Home » Modeling » TMF (Xtext) » [Xtext] Does Xtext really support LL(*) parsing?
[Xtext] Does Xtext really support LL(*) parsing? [message #640551] |
Mon, 22 November 2010 13:07 |
Eclipse User |
|
|
|
Originally posted by: koester.matthias.gmx.de
Hi,
The following grammar is consumed by the Xtext generator without an error:
grammar org.xtext.example.mydsl.MyDsl
generate myDsl "http://www.xtext.org/example/mydsl/MyDsl"

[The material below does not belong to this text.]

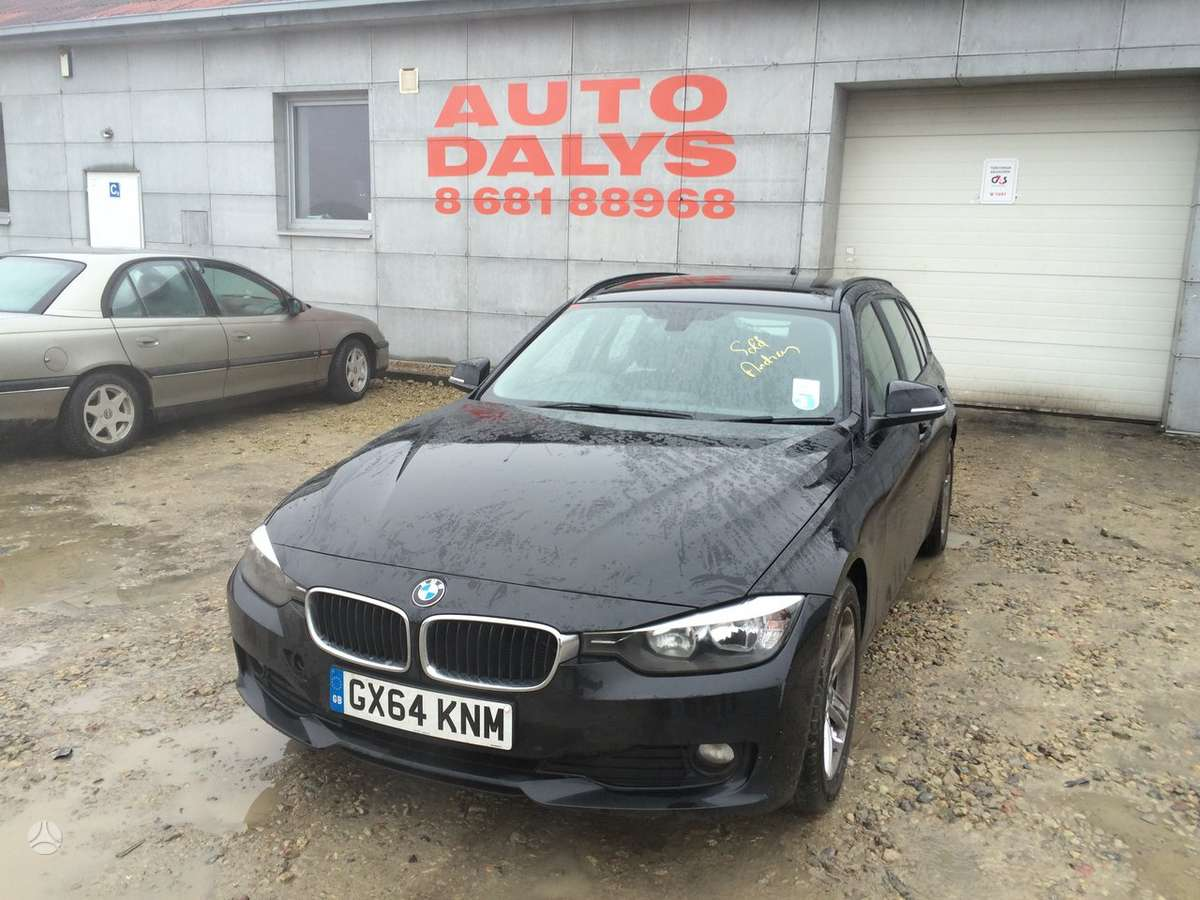 BMW 3 serija. El bagazine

import "http://www.eclipse.org/emf/2002/Ecore" as ecore
Program:
literals+=Literal;
Literal:
keyword=Keyword|
name=QualifiedName|
number=Number;
QualifiedName:
Name (DELIM Name)+;
Name:
('-'|'+') (SYMBOL_START SYMBOL_TAIL*)?|
SYMBOL_START SYMBOL_TAIL*;
Number:
('-'|'+')? DIGIT+(('.' DIGIT*)|('r' DIGIT+))?'M'?;
Keyword:
':' Name;
terminal DELIM:
'$'|'.'|'/';
terminal SYMBOL_TAIL:
SYMBOL_START|DIGIT|'-'|'+';
terminal SYMBOL_START:
'a'..'z'|'A'..'Z'|'_'|'*'|'!'|'?'|'='|'#'|'<'|'>'|'%'|'&';
terminal DIGIT:
('0'..'9');
But when I now try to parse a number like "+12", the parser is
complaining about "no viable alternative at input '+'. I would assume
that an LL(*) could handle this situation, at least when it can
backtrack. Since it has an "unlimited" lookahead, it should be able to
detect that a prefix "+1" can only be matched by rule Number. But when I
debug the parser, it tries to match a Name, fails and doesn't backtrack.

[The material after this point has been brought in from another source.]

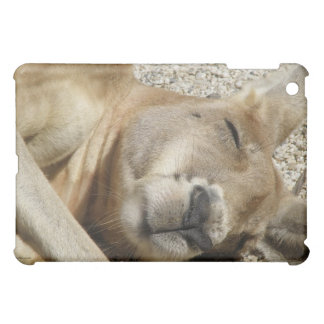 Kangaroo Sleeping Australia iPad Mini Covers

Even when I enable backtracking it still doesn't recognize "+12". And it
seems to me that you avoided this problem in your arithmetics example!

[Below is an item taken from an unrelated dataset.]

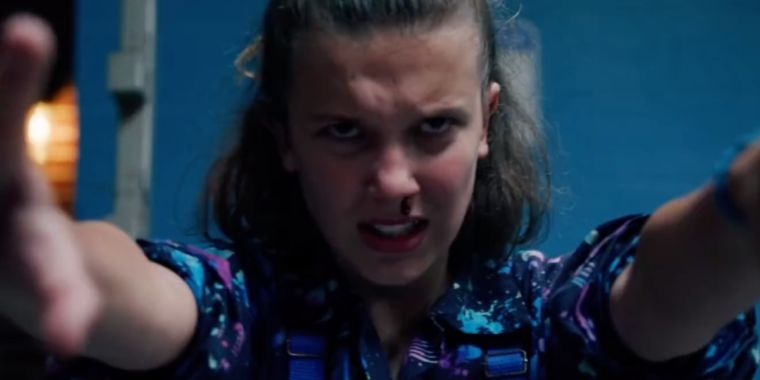 New Stranger Things S3 trailer teases: What if the Mind Flayer never left?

There it doesn't seem to be possible to have a INT with signs. Altough I
think I have a good understanding of parser theory, I'm a little bit
confused...
Best regards,
Matthias
|
|
| |
Re: [Xtext] Does Xtext really support LL(*) parsing? [message #640574 is a reply to message #640551] |
Mon, 22 November 2010 14:19 |
Henrik Lindberg Messages: 2509 Registered: July 2009 |
Senior Member |
|
|
With just a quick glance...
seems like your Name: rule allows a single '-' or '+' as a name.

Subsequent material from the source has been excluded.